§ Problem to solve:
Write each line below back out exactly, omitting its pictures.

━━━ Records ━━━

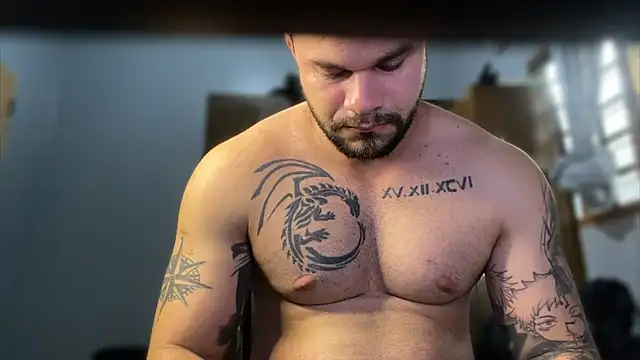 Galeego DF online show from 11.27.25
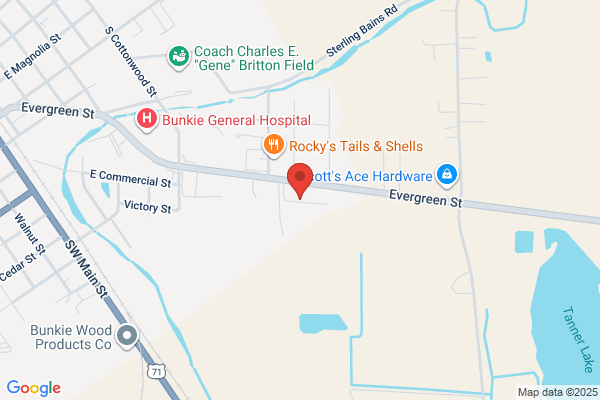 Evergreen Mobile Home Estates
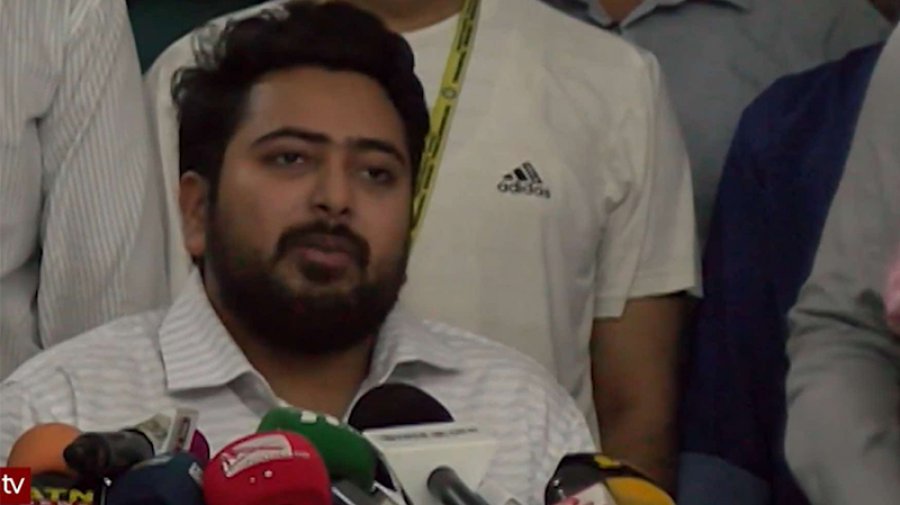 ‘৪ আগস্টই ড. ইউনূসকে সরকারপ্রধান হওয়ার প্রস্তাব দেওয়া হয়’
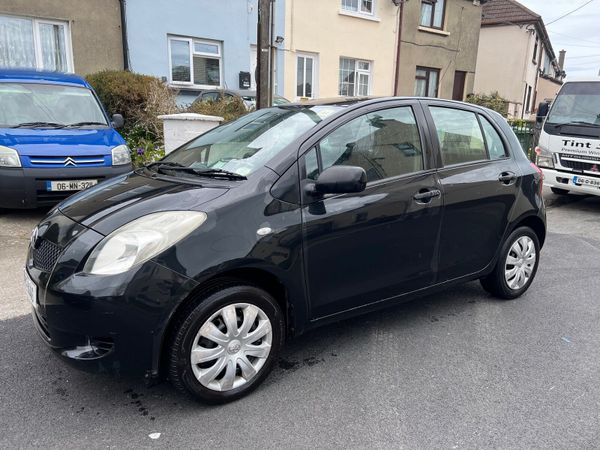 Toyota Yaris (2007) Cars For Sale in Ireland | DoneDeal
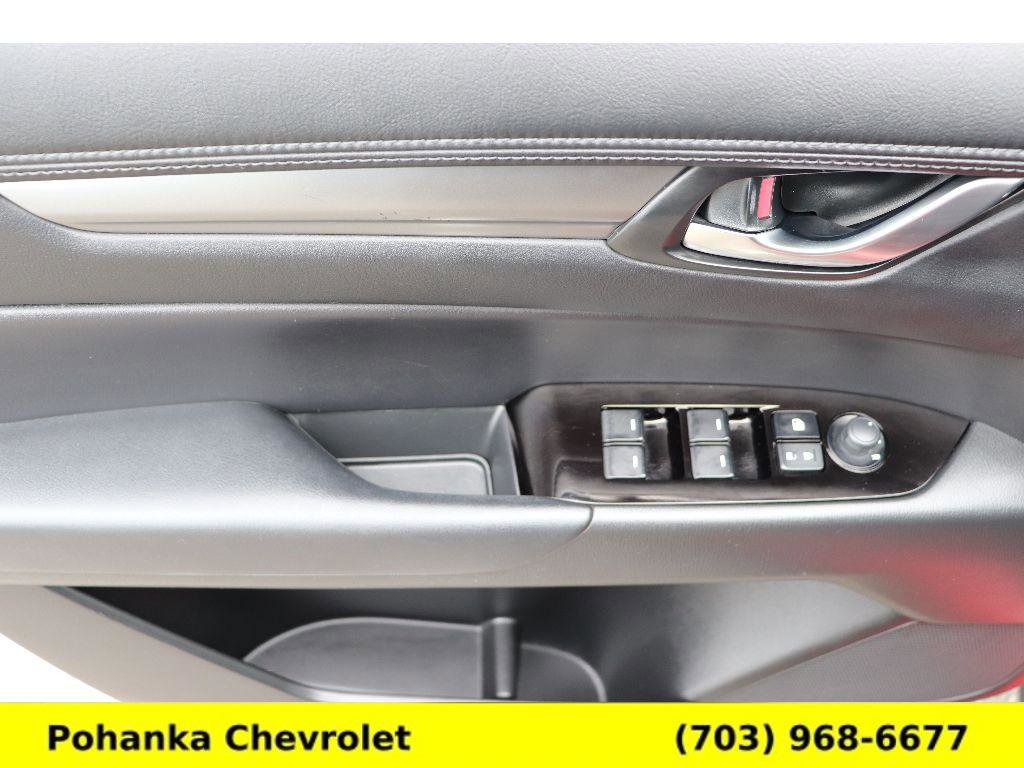 Used 2023 MAZDA CX-5 AWD 2.5 S w/ Preferred Package image 22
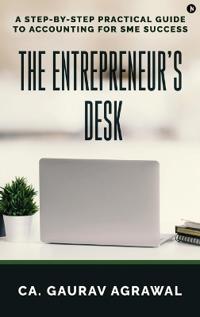 The Entrepreneur's Desk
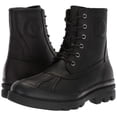 thumbnail image 7 of Polo Ralph Lauren Mens Udel Fashion Boot, Black, 8.5, 7 of 7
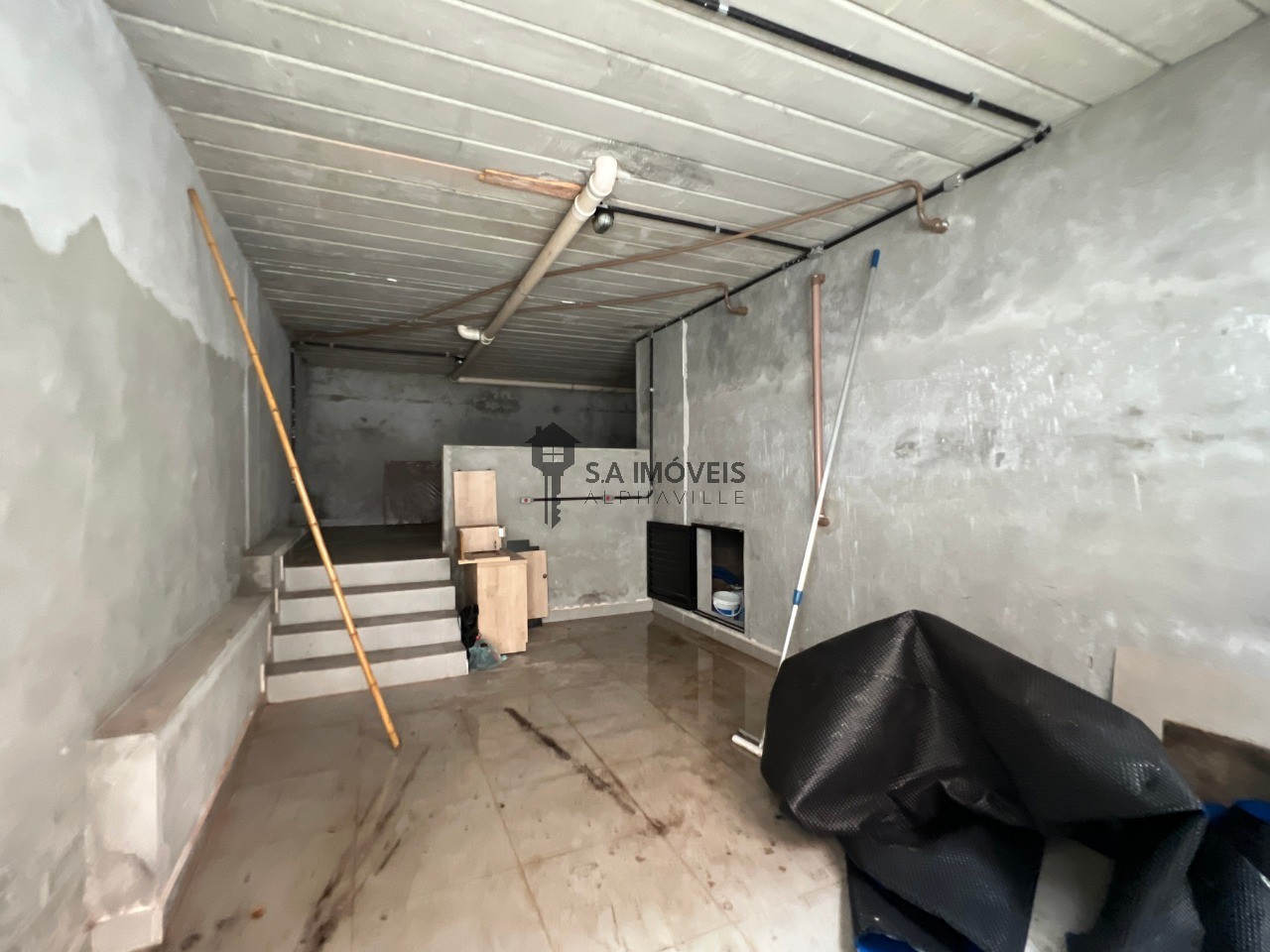 Casa de Condomínio, 4 quartos - Foto 38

━━━

§ Answer for this exercise:
 Galeego DF online show from 11.27.25
 Evergreen Mobile Home Estates
 ‘৪ আগস্টই ড. ইউনূসকে সরকারপ্রধান হওয়ার প্রস্তাব দেওয়া হয়’
 Toyota Yaris (2007) Cars For Sale in Ireland | DoneDeal
 Used 2023 MAZDA CX-5 AWD 2.5 S w/ Preferred Package image 22
 The Entrepreneur's Desk
 thumbnail image 7 of Polo Ralph Lauren Mens Udel Fashion Boot, Black, 8.5, 7 of 7
 Casa de Condomínio, 4 quartos - Foto 38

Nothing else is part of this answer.